Cold River - Carla Neggers [122]
“She’s a controlling, abusive woman,” Hannah said.
“Why’d she take Lowell’s side in the end?”
“She couldn’t let anyone find out about his role in the killings. That by itself represented an existential threat to her.”
Bowie grinned through his pain. “Existential threat, Hannah?”
She smiled at him. “Put your oxygen back on.”
He didn’t. Instead, he said, “I think every time he arranges a killing, he thinks of her. He just doesn’t have the guts to stand up to her.”
“Does she know he hates her?”
“What do you think?”
“She knows.”
Thirty-Five
It was dusk by the time the police finished with them, but dusk came early to northern New England in January. Hannah had just finished reporting the events of the day to Devin and Toby when the Cameron brothers arrived at the café and gathered at the big table overlooking the river.
“Here, Hannah,” A.J. said. “Have a seat.”
She pulled out a chair between him and Sean. She ached all over, but she was warm. Jo, Grit and Myrtle were en route from Washington. They all planned to meet up the street at O’Rourke’s before it closed.
“Why did Lowell do it?” A.J. asked.
“It made him feel powerful,” Hannah said. “He was passive and cerebral in person, especially with his wife, but he was cold, calculating and bold in his work pairing his clients and his killers. He really was afraid Bowie was working against him.”
Elijah nodded. “He was in bed with some ruthless people.”
“The thought of Lowell hiding in the cellar with the money jar—fixated on me—gives me the creeps.” Hannah winced, surprised at how calm she was. “He must have grabbed it and run, then panicked and ditched the jar in the cellar.”
Sean leaned in closer to Hannah. “I’m guessing Kyle Rigby and Melanie Kendall didn’t know Lowell was their middleman, the guy who paid them and gave them assignments.

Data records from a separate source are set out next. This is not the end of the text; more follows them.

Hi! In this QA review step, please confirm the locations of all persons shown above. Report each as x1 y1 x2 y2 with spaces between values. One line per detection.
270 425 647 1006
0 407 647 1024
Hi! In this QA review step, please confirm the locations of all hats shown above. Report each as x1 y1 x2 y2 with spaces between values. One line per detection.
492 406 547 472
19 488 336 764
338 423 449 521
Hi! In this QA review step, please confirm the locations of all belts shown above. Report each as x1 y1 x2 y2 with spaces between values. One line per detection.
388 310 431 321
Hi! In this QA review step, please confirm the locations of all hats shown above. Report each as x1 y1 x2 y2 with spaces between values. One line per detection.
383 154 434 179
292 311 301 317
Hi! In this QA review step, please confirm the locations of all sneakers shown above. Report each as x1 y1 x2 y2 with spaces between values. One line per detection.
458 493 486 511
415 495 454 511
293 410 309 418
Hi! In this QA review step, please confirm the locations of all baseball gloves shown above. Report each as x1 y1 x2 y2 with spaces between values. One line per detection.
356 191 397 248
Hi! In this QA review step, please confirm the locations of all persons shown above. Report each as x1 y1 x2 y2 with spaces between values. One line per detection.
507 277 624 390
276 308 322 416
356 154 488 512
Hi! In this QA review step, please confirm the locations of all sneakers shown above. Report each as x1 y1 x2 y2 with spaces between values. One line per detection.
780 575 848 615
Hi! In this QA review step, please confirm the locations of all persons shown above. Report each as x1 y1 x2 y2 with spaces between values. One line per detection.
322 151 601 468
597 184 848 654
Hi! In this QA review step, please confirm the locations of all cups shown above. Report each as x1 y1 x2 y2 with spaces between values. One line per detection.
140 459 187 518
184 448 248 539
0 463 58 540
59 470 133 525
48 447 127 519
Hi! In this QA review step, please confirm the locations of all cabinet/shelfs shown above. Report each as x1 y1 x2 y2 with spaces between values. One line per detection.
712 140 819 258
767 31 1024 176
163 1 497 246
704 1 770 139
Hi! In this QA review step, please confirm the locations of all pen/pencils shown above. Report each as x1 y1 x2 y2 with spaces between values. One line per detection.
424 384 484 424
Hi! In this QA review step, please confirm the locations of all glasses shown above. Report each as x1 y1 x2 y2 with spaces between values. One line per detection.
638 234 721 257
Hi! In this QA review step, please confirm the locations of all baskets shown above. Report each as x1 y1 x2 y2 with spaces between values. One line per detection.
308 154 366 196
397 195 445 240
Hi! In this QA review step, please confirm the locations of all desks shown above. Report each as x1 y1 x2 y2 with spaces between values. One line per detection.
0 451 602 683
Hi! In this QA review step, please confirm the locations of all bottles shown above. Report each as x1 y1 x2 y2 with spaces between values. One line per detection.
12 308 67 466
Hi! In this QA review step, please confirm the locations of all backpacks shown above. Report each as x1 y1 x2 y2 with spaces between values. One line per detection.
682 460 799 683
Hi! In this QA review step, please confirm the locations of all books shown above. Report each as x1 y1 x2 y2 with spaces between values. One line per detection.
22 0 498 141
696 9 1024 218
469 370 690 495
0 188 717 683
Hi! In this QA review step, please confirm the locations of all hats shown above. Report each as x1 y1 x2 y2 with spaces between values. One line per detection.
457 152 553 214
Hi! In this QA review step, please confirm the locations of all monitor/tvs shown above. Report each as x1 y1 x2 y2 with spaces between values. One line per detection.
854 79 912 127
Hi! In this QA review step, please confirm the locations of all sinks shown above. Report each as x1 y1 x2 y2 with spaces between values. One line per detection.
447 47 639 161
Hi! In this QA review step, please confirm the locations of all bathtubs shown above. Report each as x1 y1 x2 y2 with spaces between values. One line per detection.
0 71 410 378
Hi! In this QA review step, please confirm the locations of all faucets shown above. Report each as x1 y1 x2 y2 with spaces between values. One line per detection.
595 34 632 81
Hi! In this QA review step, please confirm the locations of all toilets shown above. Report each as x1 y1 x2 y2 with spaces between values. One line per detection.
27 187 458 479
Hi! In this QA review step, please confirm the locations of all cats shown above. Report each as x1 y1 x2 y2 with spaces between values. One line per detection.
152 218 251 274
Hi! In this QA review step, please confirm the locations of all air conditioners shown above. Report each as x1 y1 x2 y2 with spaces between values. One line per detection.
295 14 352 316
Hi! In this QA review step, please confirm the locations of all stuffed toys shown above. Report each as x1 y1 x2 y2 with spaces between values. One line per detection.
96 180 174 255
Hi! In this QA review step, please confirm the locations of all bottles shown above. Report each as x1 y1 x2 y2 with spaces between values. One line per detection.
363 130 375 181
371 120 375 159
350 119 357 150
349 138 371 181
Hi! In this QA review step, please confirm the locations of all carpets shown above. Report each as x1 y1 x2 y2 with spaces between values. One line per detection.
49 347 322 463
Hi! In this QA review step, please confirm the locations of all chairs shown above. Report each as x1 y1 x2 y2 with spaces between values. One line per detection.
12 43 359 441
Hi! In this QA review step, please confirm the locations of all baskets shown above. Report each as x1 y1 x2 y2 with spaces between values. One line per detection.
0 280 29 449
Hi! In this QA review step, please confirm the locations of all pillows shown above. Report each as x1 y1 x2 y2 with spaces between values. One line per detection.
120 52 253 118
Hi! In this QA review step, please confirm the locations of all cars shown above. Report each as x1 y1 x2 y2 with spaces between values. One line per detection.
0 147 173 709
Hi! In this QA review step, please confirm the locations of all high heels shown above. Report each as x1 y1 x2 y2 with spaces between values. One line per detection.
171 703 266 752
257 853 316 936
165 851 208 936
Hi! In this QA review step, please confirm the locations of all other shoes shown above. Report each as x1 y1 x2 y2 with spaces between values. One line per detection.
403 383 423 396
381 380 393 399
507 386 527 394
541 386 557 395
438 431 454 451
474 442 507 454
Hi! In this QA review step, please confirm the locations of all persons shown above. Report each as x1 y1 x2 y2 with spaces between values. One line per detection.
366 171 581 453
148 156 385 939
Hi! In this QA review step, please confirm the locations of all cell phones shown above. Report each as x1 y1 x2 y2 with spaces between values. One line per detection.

Lowell hired them on his own behalf to kill Pop and then Ambassador Bruni, because they were getting too close to him. Then he had them go after Nora and Devin. He killed Melanie himself. He’d have killed Kyle, too, if he’d had to.”
“It wasn’t another of his contract killers,” A.J. said. “Lowell made the mess he was in into a bigger mess. He was afraid of what Bowie and Hannah knew.”
“How many killers do you suppose he had on his payroll?” Hannah asked.
“Law enforcement has his computer,” Elijah said. “They’ll find out.”
Hannah saw Judge Robinson enter the warm café. He was pale and obviously shaken by the day’s events as he walked behind the glass case and helped himself to a mug of coffee. “Just when I think I’ve seen everything in my long career,” he said, shaking his head in dismay as he joined them at the table with his coffee, “along come Lowell Whittaker and his faithful wife, Vivian. Dear heavens. Lowell thought he could put killers together with people who wanted killing done and not engage in any violence himself, but he certainly took advantage of the opportunity once presented, didn’t he?”
A.J. sat back. “He won’t be back here playing the gentleman farmer again anytime soon.”
In the ensuing silence, Hannah decided what she had to do. No more dancing around the subject. No more waiting. She was who she was. Abruptly, without looking at the men seated at the table with her, she said, “For those of you who don’t know, my father spent five years on and off in state prison. It’s not a secret, but it’s not something I talk about. I don’t want to wonder who knows and who doesn’t know, or tiptoe around the subject. I’m not proud of anything he did wrong, but I did love him. My brothers did as babies, too.” She paused, picturing her father with Devin in one arm and Toby in the other, all of them laughing on a rock above the river. She smiled at the memory and promised herself she’d share it with her brother. “I remember.”
No one spoke. She got up and headed out of the café and into the center hall, then back to the mudroom. She grabbed a coat and burst outside, through the snow to the riverbank.